AI Inference GPU Memory Headroom Calculator

Check whether your GPU has enough memory to serve a transformer model by summing weight, activation, and KV cache requirements and reporting remaining headroom.

Validate memory estimates with profiler tools such as NVIDIA Nsight Systems or PyTorch CUDA memory stats before deploying latency-critical services.

Examples

80 GB GPU, 13B params at 2 bytes, 15% overhead, 2,048 tokens at 1,536 bytes ⇒ 48.47 GB weights, 7.27 GB buffers, 2.93 GB KV, 21.33 GB headroom
24 GB GPU, 7B params at 1 byte, 10% overhead, no KV cache ⇒ 6.52 GB total footprint, 17.48 GB headroom

FAQ

How do I derive KV cache bytes per token?
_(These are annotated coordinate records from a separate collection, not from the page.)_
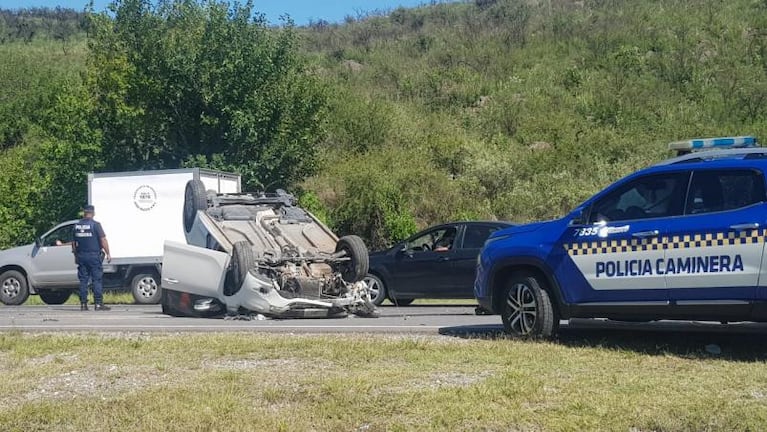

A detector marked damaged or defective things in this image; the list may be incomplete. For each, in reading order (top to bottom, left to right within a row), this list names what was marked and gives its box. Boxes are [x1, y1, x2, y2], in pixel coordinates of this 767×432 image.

exposed car wheel [184, 179, 208, 233]
exposed car wheel [0, 272, 29, 306]
exposed car wheel [37, 288, 71, 306]
exposed car wheel [131, 274, 161, 304]
exposed car wheel [225, 240, 255, 296]
overturned white car [162, 179, 378, 318]
shattered car debris [162, 179, 378, 318]
exposed car wheel [336, 236, 368, 284]
exposed car wheel [364, 276, 388, 306]
exposed car wheel [500, 276, 556, 340]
Multiply 2 × hidden_size × precision_bytes for transformer decoders. Include rotary embedding or quantisation scaling metadata if your runtime stores them per token.
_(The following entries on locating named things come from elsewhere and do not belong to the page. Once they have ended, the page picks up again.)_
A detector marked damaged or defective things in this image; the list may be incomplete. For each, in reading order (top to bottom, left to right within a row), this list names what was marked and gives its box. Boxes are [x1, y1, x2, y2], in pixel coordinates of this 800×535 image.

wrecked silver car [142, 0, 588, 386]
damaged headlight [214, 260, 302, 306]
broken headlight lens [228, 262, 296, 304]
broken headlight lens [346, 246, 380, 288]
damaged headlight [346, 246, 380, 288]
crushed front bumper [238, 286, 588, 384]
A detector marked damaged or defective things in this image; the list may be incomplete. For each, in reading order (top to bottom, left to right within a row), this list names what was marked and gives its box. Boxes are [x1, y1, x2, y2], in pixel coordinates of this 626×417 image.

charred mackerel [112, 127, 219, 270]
Why use activation overhead as a percentage of weight memory?

Serving stacks often size activations proportionally to model width. Expressing buffers as a percentage lets you calibrate the factor using profiler traces without exposing every internal tensor shape.

What happens if headroom is negative?

A negative headroom indicates the model will OOM on the selected GPU. Reduce batch size, adopt tensor or pipeline parallelism, or increase quantisation to shrink the footprint.

Does this include framework runtime overheads?

The calculator assumes usable memory already excludes static runtime reservations. Profile first token latency to confirm actual headroom before production deployment.

Additional Information

Weight memory equals parameter count multiplied by precision bytes and converted from bytes to gigabytes.
Activation overhead scales weight memory to approximate attention buffers, residual activations, and temporary tensors.
KV cache memory depends on concurrent tokens and the bytes stored per token; leaving inputs blank assumes no persistent cache load.